Protesters demanded the discharge of Samy Al-Sherif, the newly appointed head of the Egyptian Radio and Television Union, as well as the return of the army appointed head, Tarek Al-Mahdy.
They are also demanding new payroll regulations to narrow the huge gap in wages between workers and heads of departments and some anchors and directors.
"After the revolution we discovered that some people are paid very high salaries while we are paid salaries that aren’t enough to last till the end of the month," said Ahmed Hassan, who works in the engineering department.
"How can some people be paid hundreds of thousands of pounds while the union is in debt with more than LE 11.7 billion," Al-Nazer said.
Protesters said that after Al-Mahdy asked them to present documents proving corruption cases he was replaced by Al-Sherif and the top figures remained in their posts.
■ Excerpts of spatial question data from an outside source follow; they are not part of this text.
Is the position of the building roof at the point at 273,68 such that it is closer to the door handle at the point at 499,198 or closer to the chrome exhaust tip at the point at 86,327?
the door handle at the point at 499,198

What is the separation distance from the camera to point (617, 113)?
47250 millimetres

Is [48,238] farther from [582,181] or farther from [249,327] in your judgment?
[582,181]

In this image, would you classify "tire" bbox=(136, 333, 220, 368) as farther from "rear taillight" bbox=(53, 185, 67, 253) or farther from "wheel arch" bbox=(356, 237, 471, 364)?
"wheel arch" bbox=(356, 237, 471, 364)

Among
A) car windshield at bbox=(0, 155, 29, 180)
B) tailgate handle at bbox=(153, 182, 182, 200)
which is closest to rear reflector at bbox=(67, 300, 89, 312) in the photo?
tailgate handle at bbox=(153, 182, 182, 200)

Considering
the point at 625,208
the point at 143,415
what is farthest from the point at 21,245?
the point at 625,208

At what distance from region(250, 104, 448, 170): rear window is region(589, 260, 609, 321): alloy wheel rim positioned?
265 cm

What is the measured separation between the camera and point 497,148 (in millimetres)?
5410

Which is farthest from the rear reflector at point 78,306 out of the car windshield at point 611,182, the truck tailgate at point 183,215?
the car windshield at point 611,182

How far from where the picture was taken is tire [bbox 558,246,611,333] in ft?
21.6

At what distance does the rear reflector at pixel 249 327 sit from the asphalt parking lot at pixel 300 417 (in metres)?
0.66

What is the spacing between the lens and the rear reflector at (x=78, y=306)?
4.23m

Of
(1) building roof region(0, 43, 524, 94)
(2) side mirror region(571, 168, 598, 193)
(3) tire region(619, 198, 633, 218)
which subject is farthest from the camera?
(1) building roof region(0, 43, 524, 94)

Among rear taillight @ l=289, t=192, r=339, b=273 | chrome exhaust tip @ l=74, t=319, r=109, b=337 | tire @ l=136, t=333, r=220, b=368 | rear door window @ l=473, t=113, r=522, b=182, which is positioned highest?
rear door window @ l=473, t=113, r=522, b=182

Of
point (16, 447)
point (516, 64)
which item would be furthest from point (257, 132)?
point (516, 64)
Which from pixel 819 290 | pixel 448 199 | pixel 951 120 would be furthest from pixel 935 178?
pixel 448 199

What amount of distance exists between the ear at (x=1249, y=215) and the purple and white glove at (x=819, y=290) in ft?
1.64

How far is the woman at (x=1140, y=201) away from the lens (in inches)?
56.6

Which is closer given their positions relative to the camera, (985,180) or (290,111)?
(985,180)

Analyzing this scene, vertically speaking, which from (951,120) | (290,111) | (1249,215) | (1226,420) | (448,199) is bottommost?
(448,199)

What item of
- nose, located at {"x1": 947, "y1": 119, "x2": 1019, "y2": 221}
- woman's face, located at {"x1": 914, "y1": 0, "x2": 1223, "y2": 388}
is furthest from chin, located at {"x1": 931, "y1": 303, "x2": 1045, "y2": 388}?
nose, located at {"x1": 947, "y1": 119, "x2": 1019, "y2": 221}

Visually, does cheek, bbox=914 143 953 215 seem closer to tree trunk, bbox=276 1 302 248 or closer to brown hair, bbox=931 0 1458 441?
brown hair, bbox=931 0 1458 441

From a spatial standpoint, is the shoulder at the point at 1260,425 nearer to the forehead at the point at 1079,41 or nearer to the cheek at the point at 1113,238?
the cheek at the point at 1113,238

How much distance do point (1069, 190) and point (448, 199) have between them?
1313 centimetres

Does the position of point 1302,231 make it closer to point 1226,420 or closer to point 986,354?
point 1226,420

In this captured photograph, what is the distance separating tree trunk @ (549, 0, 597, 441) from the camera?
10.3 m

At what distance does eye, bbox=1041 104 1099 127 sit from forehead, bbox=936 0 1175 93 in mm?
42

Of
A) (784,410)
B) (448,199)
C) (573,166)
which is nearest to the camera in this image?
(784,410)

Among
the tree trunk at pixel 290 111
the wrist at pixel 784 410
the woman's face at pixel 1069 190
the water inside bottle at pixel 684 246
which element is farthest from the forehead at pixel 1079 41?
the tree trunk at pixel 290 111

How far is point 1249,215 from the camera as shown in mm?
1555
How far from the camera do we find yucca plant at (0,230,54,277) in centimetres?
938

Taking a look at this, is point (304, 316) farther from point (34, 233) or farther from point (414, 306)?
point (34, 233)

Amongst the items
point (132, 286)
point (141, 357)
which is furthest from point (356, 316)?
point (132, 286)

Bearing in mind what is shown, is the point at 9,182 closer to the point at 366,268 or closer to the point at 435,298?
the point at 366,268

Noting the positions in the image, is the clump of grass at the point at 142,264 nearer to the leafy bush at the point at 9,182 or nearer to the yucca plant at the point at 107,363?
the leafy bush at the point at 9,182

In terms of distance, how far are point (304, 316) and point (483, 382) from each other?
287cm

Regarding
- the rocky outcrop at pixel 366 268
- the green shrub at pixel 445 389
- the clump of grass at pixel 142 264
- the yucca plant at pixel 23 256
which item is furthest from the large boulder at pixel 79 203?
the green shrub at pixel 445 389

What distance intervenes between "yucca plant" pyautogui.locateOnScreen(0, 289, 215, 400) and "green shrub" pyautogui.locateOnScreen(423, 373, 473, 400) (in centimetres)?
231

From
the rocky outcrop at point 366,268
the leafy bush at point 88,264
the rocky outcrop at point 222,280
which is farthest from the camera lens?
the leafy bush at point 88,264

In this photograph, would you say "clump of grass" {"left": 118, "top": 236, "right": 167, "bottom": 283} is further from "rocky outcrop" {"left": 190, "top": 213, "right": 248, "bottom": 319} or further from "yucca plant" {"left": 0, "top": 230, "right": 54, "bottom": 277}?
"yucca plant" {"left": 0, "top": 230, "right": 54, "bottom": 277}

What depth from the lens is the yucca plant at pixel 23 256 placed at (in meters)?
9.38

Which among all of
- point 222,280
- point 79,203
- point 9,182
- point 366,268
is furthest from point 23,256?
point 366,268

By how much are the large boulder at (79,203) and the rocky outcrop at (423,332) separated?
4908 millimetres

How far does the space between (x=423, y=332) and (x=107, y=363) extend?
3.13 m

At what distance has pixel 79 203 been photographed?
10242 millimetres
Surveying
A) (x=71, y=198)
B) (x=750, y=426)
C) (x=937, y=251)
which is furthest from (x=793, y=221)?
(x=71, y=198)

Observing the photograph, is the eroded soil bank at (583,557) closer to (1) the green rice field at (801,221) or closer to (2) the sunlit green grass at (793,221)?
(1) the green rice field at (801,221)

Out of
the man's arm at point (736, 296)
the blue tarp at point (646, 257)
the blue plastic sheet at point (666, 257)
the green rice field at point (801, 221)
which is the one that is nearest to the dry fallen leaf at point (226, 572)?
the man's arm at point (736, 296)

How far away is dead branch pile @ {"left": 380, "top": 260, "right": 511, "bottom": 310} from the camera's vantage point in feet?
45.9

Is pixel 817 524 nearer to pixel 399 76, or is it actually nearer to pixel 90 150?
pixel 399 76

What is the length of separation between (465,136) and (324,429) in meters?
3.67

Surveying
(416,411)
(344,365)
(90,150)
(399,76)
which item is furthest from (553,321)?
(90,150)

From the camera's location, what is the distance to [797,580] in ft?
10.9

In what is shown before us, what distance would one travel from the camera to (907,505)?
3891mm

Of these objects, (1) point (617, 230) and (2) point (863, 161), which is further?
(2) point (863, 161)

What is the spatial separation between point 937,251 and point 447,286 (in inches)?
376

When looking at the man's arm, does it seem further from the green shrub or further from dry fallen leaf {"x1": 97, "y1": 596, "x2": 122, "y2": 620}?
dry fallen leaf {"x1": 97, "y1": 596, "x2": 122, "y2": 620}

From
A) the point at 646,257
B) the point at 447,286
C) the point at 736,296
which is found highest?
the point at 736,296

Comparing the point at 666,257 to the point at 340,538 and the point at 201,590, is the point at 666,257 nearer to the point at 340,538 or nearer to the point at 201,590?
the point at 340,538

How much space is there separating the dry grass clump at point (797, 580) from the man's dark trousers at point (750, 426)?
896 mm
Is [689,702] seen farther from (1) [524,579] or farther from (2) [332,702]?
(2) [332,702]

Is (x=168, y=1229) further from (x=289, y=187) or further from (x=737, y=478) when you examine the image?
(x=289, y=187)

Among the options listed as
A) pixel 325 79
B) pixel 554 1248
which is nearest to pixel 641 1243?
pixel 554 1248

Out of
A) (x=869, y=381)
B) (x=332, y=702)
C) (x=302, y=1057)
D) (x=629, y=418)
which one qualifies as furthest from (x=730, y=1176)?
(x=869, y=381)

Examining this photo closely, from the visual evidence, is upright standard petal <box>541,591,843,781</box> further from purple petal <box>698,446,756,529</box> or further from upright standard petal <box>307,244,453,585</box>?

They said that three protestors participating in the sit-in were arrested this week but were released by direct orders from Hussein Tantawy, head of the Supreme Council of the Armed Forces.
Protesters disagreed on whether to block Egyptian TV’s transmission on Tuesday, with some saying it endangers national security while others saw it as a legitimate way to voice their demands.
"There are tens of protesters on each floor of the building and some departments went on strike, but they are trying to portray it to the public that we are a minority," said Mahgoub Al-Sa’ay, director at the specialized channels department.
Protesters said that they won’t leave until their demands are met and that they took their protests to the street to convey their demands to the public because media was denied access to them inside the building.
They were joined by George Ishaq, from the Kefaya Movement for Change and Gamal Zahran, former independent MP and a number of political activists.